In her majority opinion in McCleary v. State of Washington, state Supreme Court Justice Debra Stephens knew she was wading into unfamiliar waters.
As most are aware, the unanimous court said in January 2012 that the state has been violating its constitution for decades. Rather than making public education its paramount duty and funding it amply, the state had shifted the burden to unreliable and unequal local school levies. Few were surprised at the court’s conclusion. What raised eyebrows was that the court would retain jurisdiction to make sure lawmakers complied by 2018. Many objected to this apparent disrespect for the separation of powers. Some even objected out loud.
Since everyone quotes McCleary for their purposes — using what they claim it says to support whatever they already believe — I’ll quote the actual words to show why the court made a good case for staying involved. Stephens acknowledged that the McCleary remedy might seem shocking since the court doesn’t retain jurisdiction when it finds that the state has violated other rights, such as the freedoms of religion or speech.
“With respect to those rights, the role of the court is to police the outer limits of government power …” she wrote. But in determining whether the state is fulfilling its paramount duty, “the court is concerned not with whether the state has done too much, but whether it has done enough. Positive constitutional rights do not restrain government action, they require it.”
That is why cases involving the paramount duty clause of the state constitution have always proved difficult, she noted.
“If nothing else, they test the limits of judicial restraint and discretion by requiring the court to take a more active stance in ensuring the state complies with its affirmative constitutional duty,” Stephens wrote.
Stephens acknowledged the different responsibilities — and skills — of the two branches of government when she relied on the Legislature’s definition of basic education and the Legislature’s plan for providing it.
“The Legislature recently enacted sweeping reforms to remedy the deficiencies in the funding system, and it is currently making progress toward phasing in those reforms,” Stephens wrote. “We defer to the Legislature’s chosen means of discharging its article IX, section 1 duty, but the judiciary will retain jurisdiction over the case to help ensure progress in the state’s plan to fully implement education reform by 2018.”
Little progress being made
That was two years ago. And what had been somewhat muffled complaints by lawmakers grew louder this month when the court released its latest response to the Legislature’s latest self-evaluation. Perhaps the most glaring example came from state Sen. Michael Baumgartner, R-Spokane, who, with frat-boy sensibility, tweeted a photo of a bag of sand and a hammer to show what the court could do with its order.
More reasoned responses, however, seem to focus on the specificity and detail contained in the latest order written by Chief Justice Barbara Madsen and signed by seven other justices. For example, actual dollar amounts are given in each of several areas of school funding called out in the 2012 decision.
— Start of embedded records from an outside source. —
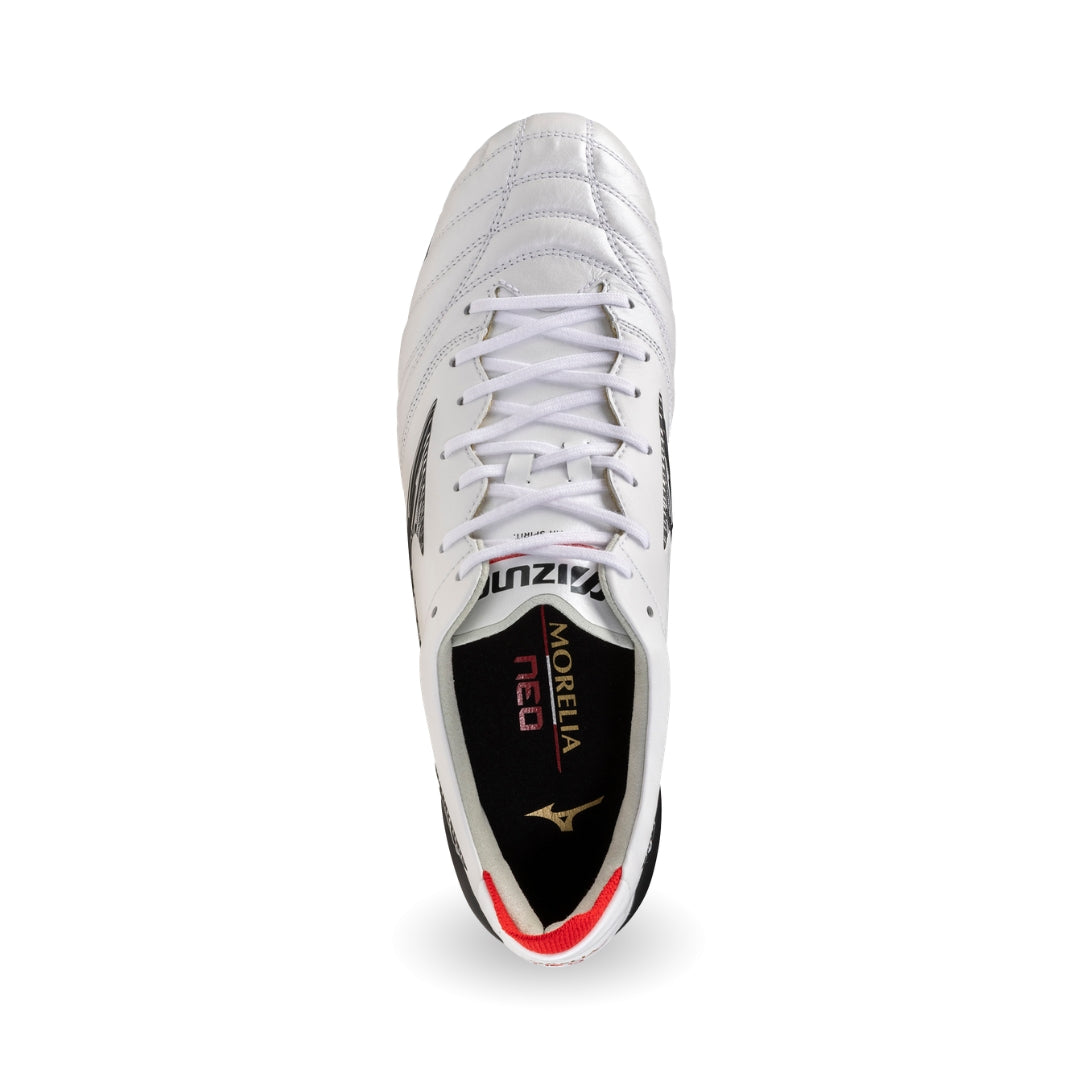 Mizuno Morelia Neo V Japan FG Boots – White / Black / Chinese Red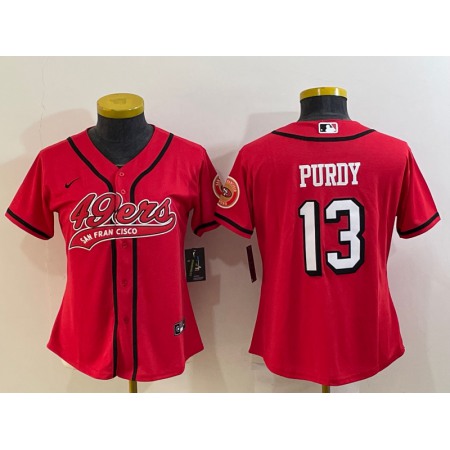 Youth San Francisco 49ers #13 Brock Purdy New Red With Patch Cool Base Stitched Baseball Jersey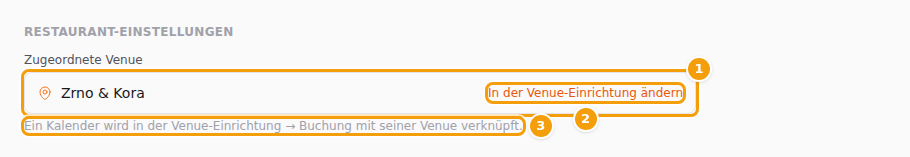 Zugeordneter Standort (1), der Link daneben (2) und die Hinweiszeile (3)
Time after time, Madsen pointed out how much money is needed to meet the court’s order and how little the Legislature has actually added so far.
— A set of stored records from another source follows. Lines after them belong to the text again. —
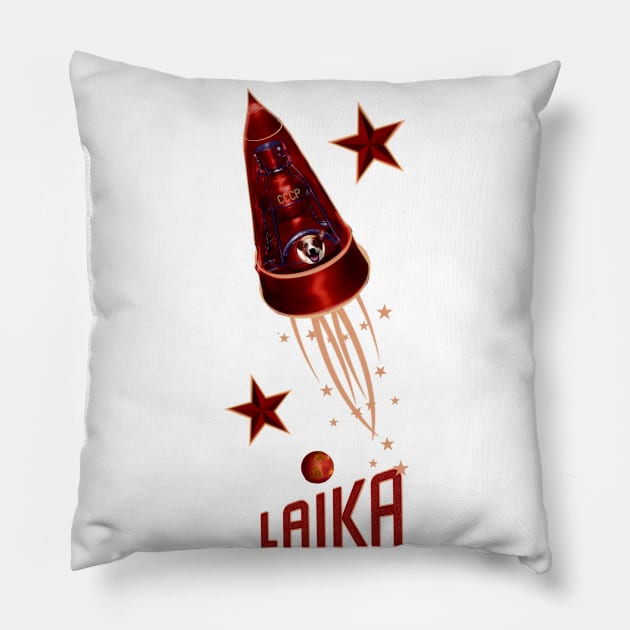 Laika super Hero Space Rocket Dog Pillow by MotorManiac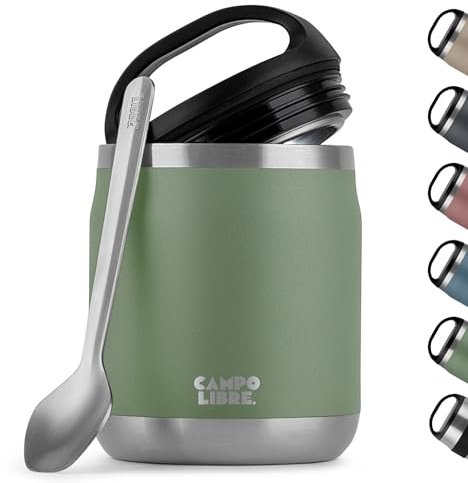 Campo Libre.® Thermobehälter für Essen, Edelstahl Thermobecher Essen mit Löffel, Warmhaltebehälter Essen, Mueslicup oder Babybrei Warmhaltebox, Thermo-Essensbehälter, Moss Green, 600ml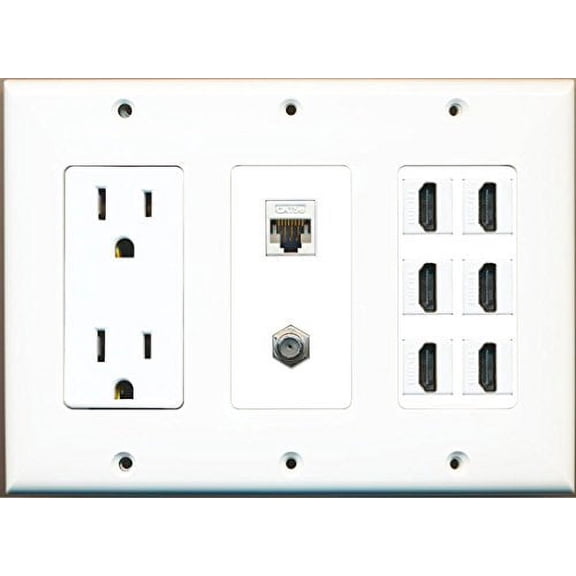 RiteAV 6 Hdmi 1 Cat5e 1 Coax Power Outlet Wall Plate White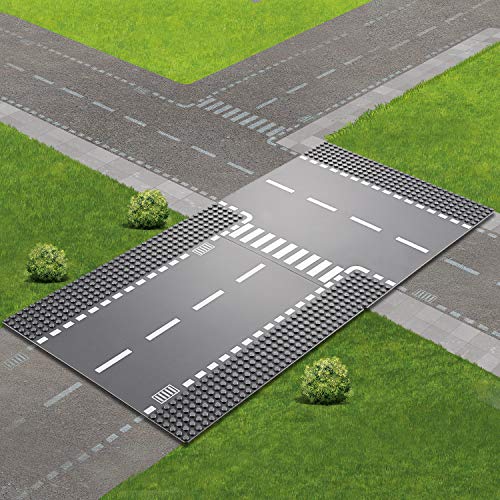 LEGO City Suplementario - Rectas e Intersección en T, juguete de pista de carretera complementario para tu ciudad de LEGO (60236)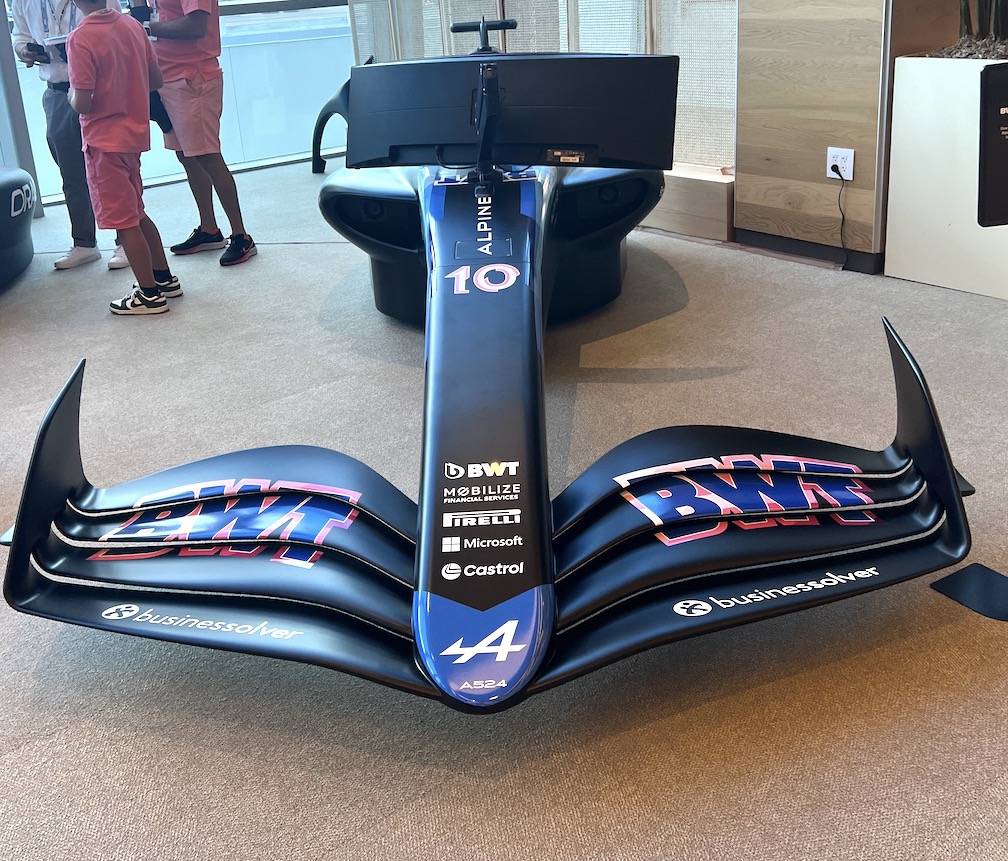 BWT Alpine F1 team simulator car at Miami Grand Prix F1 2024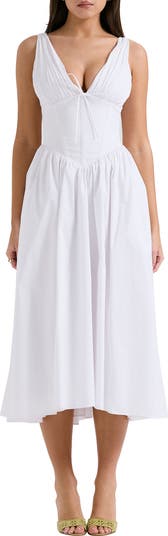 HOUSE OF CB Emmelina Sleeveless Stretch Poplin Midi Dress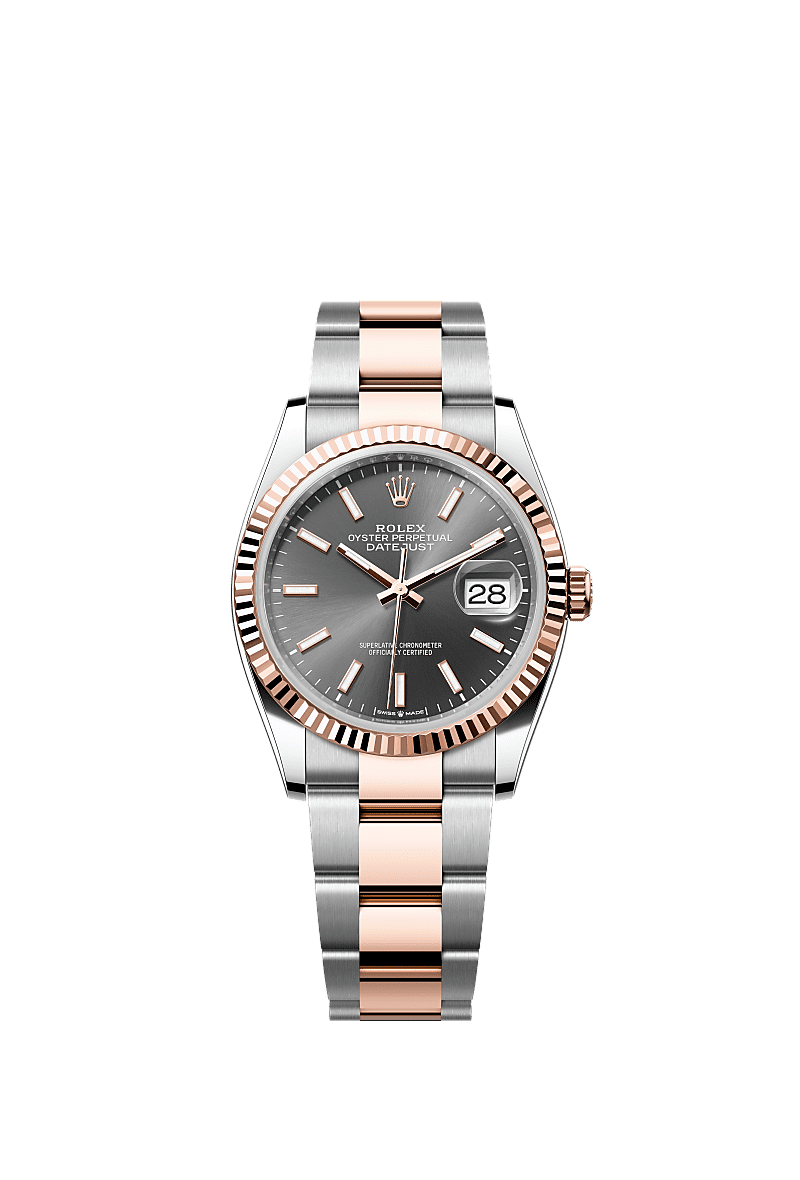 Datejust 36, Oyster, 36 mm, Oystersteel and Everose gold, Dial : Slate, Rolex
That, said critics, is micromanaging. In his dissent, Justice James Johnson accused his fellow justices of violating constitutional separation of powers. But boiled down, all Madsen does is cite the dollar amounts the Legislature has already called for in bills it has passed and in reports of its own councils and task forces.
Since the Legislature has twice ignored the court’s 2012 order that it show a “detailed plan” to get to full funding by 2018, Madsen showed what such a road map might look like, using the Legislature’s own numbers.
So it is hardly revolutionary for the court to tell the Legislature and governor to do what they have already promised they would do.